A New Minnesota Property Tax Program.
December 12, 2011
The Minnesota Association of Realtors does a very good job of keeping it’s members up to date on issues within the real estate industry.
Minnesota lawmakers recently replaced the Homestead Market Value Credit with another method to calculate homestead property taxes. Here is an explanation of that change from the Minnesota Association of Realtors:
“The new Homestead Market Value Exclusion (HMVE) is a recent change to how homestead property taxes are calculated. It replaces the Homestead Market Value Credit (HMVC). Under the old credit system, the credit lowered a homeowner’s property tax burden based on the value of their home. The state then reimbursed local governments for the lost amount of their levy (revenues) due to the credit. However, due to the state’s budget problems, it was rare that local governments were fully reimbursed by the state. Eliminating the credit and creating an exclusion removes the possibility of the state withholding funds and creates more stability for local governments.
The new program excludes a portion of the homeowner’s market value from the property tax calculation. The amount of value excluded is directly proportional to the credit the home received under the old law. The actual tax burden on homesteads could be lesser or greater depending upon the mix of properties in the taxing jurisdiction and the levy decisions made by local governments (for more information on the technical calculations, please see below).
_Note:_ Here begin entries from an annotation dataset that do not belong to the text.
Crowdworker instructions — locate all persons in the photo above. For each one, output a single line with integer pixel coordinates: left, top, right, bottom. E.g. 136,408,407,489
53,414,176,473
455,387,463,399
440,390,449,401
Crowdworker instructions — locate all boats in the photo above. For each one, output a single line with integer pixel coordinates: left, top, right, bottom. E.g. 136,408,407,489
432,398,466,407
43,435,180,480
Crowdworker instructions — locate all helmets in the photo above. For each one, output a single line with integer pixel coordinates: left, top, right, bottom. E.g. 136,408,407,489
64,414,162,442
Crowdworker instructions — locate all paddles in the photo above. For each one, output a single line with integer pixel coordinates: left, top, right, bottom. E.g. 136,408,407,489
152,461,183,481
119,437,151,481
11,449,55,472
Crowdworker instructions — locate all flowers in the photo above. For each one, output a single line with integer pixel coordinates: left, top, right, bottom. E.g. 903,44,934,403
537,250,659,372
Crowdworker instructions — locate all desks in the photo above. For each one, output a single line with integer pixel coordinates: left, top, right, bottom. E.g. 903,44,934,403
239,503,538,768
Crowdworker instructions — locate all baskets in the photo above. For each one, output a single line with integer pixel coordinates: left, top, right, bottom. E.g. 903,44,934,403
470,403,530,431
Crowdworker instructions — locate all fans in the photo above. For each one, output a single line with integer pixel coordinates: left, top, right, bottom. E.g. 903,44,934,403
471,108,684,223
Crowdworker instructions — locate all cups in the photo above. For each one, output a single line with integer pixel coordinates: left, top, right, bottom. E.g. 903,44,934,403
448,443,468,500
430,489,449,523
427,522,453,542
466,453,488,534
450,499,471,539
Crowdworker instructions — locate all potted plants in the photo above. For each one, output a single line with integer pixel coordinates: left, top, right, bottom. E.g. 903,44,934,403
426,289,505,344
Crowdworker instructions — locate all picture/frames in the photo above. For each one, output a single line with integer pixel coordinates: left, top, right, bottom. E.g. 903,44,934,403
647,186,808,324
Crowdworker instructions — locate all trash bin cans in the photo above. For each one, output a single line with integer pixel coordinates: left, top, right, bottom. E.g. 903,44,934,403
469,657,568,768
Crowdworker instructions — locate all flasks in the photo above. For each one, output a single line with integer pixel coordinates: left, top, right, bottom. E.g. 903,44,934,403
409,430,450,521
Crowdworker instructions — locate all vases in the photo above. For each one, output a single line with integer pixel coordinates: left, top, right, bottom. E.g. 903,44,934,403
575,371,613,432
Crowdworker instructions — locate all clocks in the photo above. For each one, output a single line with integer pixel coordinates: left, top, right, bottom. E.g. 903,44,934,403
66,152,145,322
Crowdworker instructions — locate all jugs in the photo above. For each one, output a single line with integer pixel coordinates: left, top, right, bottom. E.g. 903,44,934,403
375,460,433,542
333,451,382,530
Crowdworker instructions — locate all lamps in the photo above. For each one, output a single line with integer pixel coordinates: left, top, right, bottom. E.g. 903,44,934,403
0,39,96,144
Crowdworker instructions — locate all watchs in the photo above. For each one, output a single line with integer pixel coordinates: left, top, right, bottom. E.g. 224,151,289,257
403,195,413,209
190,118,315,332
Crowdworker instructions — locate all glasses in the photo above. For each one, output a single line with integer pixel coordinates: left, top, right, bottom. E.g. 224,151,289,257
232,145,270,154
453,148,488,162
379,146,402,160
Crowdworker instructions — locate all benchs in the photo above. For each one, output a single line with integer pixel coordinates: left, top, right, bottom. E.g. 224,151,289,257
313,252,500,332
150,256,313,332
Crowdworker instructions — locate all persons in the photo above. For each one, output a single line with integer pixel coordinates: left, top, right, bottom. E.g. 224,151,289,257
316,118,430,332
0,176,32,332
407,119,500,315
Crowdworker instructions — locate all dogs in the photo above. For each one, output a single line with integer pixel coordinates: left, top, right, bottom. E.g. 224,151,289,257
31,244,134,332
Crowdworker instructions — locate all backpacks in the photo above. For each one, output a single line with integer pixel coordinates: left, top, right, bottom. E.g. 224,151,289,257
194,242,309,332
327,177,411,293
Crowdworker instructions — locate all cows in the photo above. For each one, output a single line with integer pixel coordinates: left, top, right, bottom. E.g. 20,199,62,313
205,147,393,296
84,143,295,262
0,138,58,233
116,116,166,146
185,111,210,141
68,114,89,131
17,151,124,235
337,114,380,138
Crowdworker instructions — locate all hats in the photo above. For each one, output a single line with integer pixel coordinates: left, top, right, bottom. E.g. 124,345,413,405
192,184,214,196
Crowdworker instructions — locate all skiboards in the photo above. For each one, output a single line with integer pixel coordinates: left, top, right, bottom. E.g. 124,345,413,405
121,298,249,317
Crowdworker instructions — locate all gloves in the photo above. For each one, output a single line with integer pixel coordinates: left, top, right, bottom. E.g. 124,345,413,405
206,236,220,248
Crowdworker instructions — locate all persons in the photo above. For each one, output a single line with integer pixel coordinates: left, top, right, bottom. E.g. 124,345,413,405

Technical Calculations: Under the old credit system, the credit amount would rapidly increase as a home value approached $76,000 with the maximum credit amount of $304. After $76,000 the credit would decrease until it was completely phased out with a home value of over $414,000. The new exclusion mimics this same scale as homes approaching $76,000 would have a rapidly increasing exclusion of value, with a home valued at $76,000 receiving a maximum exclusion of 40% of their home value from property tax calculations. The percentage then decreases and is phased out at homes valued over $414,000.”